▸ Work item:
Within the records below, reproduce without change the lines from the line that has "order: Carnivora" through the line that has "common name: ferret", and only those.

▸ Task inputs:
#####
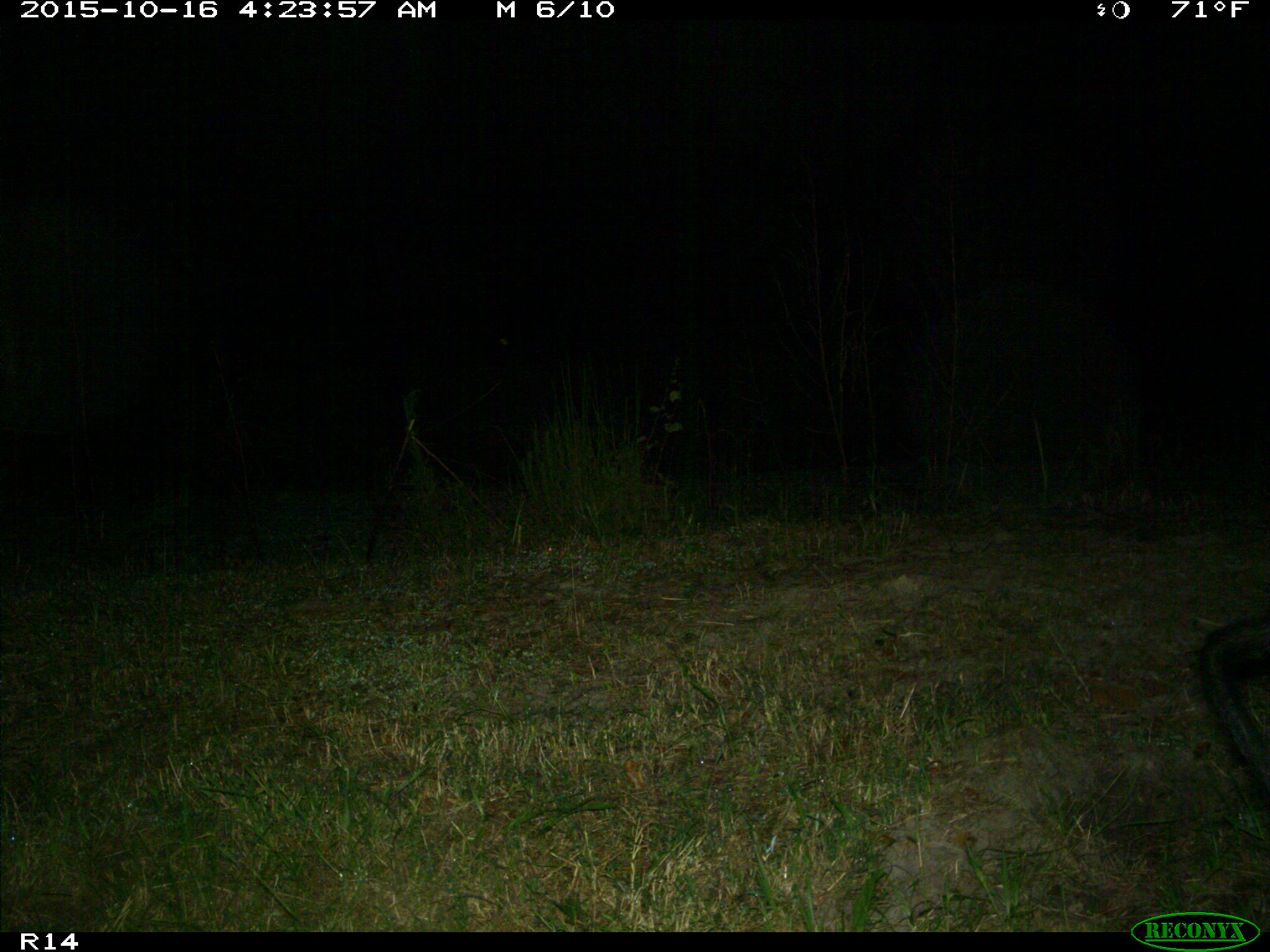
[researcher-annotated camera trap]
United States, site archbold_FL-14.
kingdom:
#####
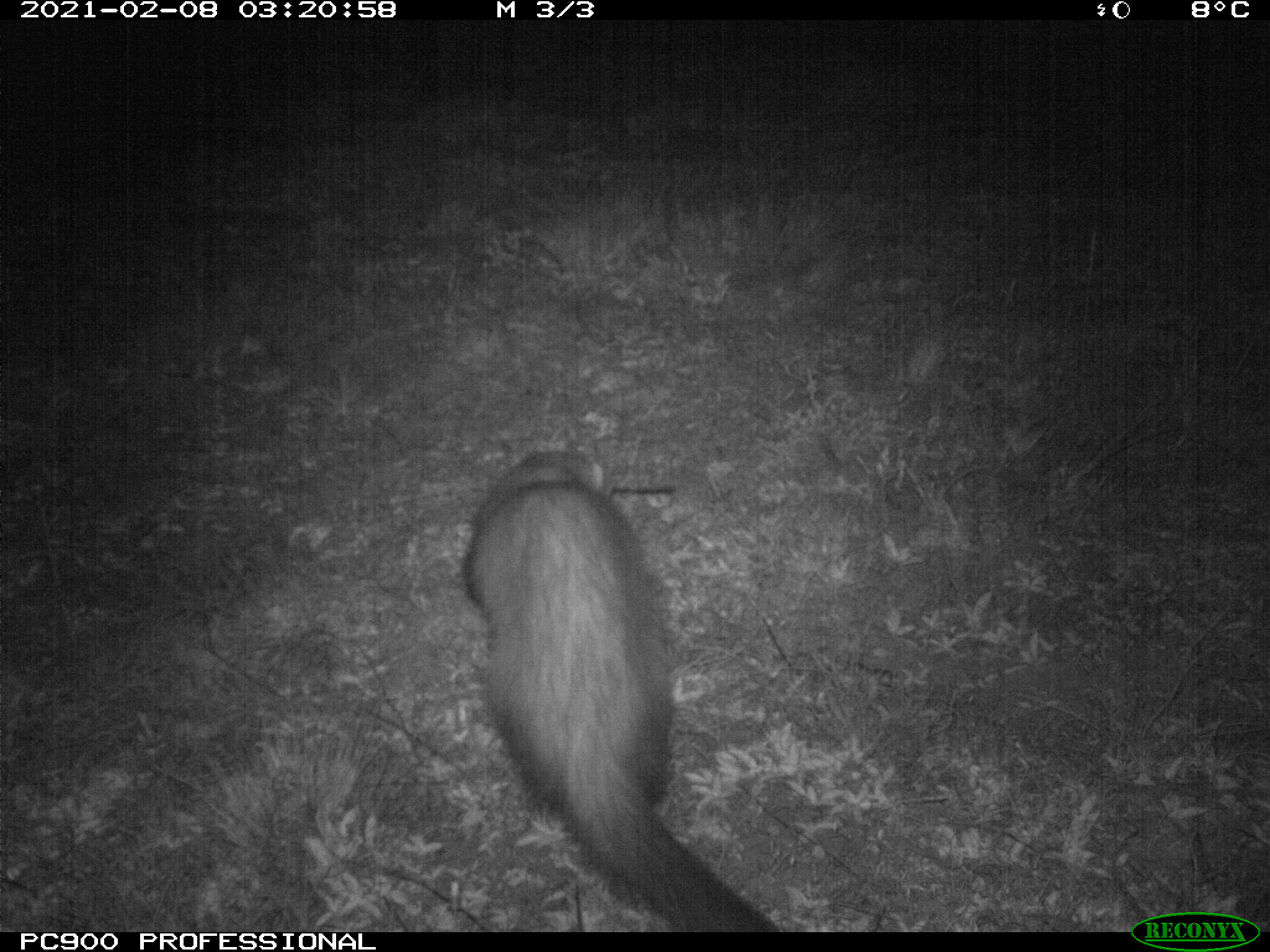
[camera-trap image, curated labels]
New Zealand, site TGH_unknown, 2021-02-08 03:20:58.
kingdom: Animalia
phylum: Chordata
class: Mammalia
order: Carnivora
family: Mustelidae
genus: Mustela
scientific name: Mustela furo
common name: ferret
#####
▸ Solution to the problem:
order: Carnivora
family: Mustelidae
genus: Mustela
scientific name: Mustela furo
common name: ferret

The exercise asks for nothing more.